Thank you for reply.
This is my code.

class MyModel(nn.Module):

def __init__(self, in_channels, out_channels, kernel_size, padding=(0, 2, 2), dilation=1, bias=True, groups=1):
    super(MyModel, self).__init__()

    self.in_channels = in_channels
    self.out_channels = out_channels
    self.groups = groups
    self.padding = padding
    self.relu = nn.ReLU()
    self.bn = nn.BatchNorm3d(out_channels, eps=1e-5, momentum=0.1)
    
    # Register them as parameters
    self.a = self.get_param(self.in_channels, self.out_channels, self.groups)
    self.b = self.get_param(self.in_channels, self.out_channels, self.groups)
    self.c = self.get_param(self.in_channels, self.out_channels, self.groups)  

    # Generate the custom kernel
    self.weight = self.get_weight(self.a, self.b, self.c)

def get_param(self, in_channels, out_channels, groups):
    param = torch.zeros([out_channels, in_channels//groups, 1, 1, 1], dtype=torch.float)
    param = param.cuda()
    nn.init.xavier_normal_(param, gain=nn.init.calculate_gain('sigmoid'))
    return nn.Parmeter(param)            
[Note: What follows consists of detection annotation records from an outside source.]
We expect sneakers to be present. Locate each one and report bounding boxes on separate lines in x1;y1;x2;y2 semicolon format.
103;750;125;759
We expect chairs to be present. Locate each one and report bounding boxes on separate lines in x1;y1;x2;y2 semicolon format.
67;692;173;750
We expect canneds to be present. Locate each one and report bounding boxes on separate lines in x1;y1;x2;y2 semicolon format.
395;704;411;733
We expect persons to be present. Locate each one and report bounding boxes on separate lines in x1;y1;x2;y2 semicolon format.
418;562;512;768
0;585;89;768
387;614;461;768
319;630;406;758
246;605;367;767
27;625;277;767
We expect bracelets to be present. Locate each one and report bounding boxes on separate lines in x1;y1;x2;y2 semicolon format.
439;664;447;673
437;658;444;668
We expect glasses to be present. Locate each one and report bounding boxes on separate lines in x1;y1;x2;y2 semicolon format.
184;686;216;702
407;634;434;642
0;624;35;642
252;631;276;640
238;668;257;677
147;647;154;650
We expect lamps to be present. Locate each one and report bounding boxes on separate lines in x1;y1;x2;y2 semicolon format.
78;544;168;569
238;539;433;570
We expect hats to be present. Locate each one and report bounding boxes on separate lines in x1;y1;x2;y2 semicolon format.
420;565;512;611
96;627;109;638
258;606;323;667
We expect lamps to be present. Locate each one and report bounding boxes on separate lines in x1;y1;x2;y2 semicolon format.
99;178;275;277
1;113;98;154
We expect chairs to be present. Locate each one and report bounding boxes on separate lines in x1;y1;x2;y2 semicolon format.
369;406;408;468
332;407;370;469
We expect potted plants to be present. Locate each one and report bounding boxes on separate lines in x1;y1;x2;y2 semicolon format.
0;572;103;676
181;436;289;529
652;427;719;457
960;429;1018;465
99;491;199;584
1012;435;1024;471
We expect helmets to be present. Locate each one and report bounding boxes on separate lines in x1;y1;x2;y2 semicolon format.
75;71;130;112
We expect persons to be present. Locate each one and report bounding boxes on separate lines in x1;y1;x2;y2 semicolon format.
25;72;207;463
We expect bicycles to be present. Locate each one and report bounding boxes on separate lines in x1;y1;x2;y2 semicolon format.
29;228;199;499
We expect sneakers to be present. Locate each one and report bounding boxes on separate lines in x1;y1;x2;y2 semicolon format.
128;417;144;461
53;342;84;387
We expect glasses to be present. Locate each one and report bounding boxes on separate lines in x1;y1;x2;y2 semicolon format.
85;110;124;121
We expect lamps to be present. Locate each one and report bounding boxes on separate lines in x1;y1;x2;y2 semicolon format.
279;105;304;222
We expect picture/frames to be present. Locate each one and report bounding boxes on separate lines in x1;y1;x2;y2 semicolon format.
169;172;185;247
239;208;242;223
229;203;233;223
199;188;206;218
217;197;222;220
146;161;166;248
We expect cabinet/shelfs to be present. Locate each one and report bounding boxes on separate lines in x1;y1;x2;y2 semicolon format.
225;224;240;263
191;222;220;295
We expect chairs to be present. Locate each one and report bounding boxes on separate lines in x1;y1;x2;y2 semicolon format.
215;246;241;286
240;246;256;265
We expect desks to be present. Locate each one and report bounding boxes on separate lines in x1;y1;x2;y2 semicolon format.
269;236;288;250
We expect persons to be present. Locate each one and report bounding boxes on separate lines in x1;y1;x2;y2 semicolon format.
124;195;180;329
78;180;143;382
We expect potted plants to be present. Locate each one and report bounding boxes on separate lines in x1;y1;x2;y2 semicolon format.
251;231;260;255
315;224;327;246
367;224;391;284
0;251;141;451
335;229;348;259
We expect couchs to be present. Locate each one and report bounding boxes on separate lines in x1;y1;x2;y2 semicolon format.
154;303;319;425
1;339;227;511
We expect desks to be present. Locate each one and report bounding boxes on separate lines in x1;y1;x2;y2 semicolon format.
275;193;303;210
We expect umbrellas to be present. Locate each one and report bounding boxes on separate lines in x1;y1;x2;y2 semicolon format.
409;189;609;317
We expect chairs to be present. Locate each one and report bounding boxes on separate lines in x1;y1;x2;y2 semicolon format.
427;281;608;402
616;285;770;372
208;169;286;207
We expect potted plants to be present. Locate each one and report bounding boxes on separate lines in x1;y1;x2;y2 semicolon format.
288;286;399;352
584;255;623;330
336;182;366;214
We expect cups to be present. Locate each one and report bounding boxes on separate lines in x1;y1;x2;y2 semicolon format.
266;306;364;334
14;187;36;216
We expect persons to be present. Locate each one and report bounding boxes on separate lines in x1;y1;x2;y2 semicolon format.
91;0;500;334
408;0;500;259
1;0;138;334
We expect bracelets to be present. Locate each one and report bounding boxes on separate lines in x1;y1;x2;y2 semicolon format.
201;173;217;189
def get_weight(self, a, b, c):
    one = torch.ones([self.out_channels, self.in_channels // self.groups, 1, 1, 1], dtype=torch.float).cuda()
    bias = torch.sigmoid(c) + one
    kernel_x = torch.cat([bias - (torch.sigmoid(a)),
                          bias - 1 / 2 *(torch.sigmoid(a)),
                          bias,
                          bias - 1 / 2 * (torch.sigmoid(a)),
                          bias - (torch.sigmoid(a))], dim=3)
    kernel_x = kernel_x.repeat((1, 1, 1, 1, 5))
    kernel_y = torch.cat([bias - (torch.sigmoid(b)),
                          bias - 1 / 2 * (torch.sigmoid(b)),
                          bias,
                          bias - 1 / 2 * (torch.sigmoid(b)),
                          bias - (torch.sigmoid(b))], dim=4)
    kernel_y = kernel_y.repeat((1, 1, 1, 5, 1))
    kernel = kernel_x + kernel_y
    # kernel has grad_fn(add_backward)
    return kernel

def forward(self, x):
    
    # Error occured
    x = F.conv3d(x, self.weight, padding=self.padding)
    
    x = self.bn(x)
    x = self.relu(x)

I have to train a, b, c parameters of kernel.

My error is
RuntimeError: Cannot insert a Tensor that requires grad as a constant. Consider making it a parameter or input, or detaching the gradient

When I register kernel as nn.Parameter, there is no error. But kernel has no grad_fn, so I cannot train the a, b, c parameters.

And I found that this error comes from https://github.com/pytorch/pytorch/blob/master/torch/csrc/jit/frontend/tracer.cpp#L147
But I have trouble finding the solution.

Best Regards

Ah, you trace the model. I didn’t quite get that in your first post.
The main thing is that you likely want the weight to be recomputed in forward rather than computed once in __init__ and then stored self.weight.

Yes, you are right. Do you have any suggestion? I don’t know where to start. Should I check torch.jit.trace to apply kernel to F.conv3d? or just make custom C++/CUDA extended convolution to avoid problem of tracing?

I would move the line self.weight = ... into forward and change self.weight to weight.

Wow… Wow! Thank you so much. It was really helpful.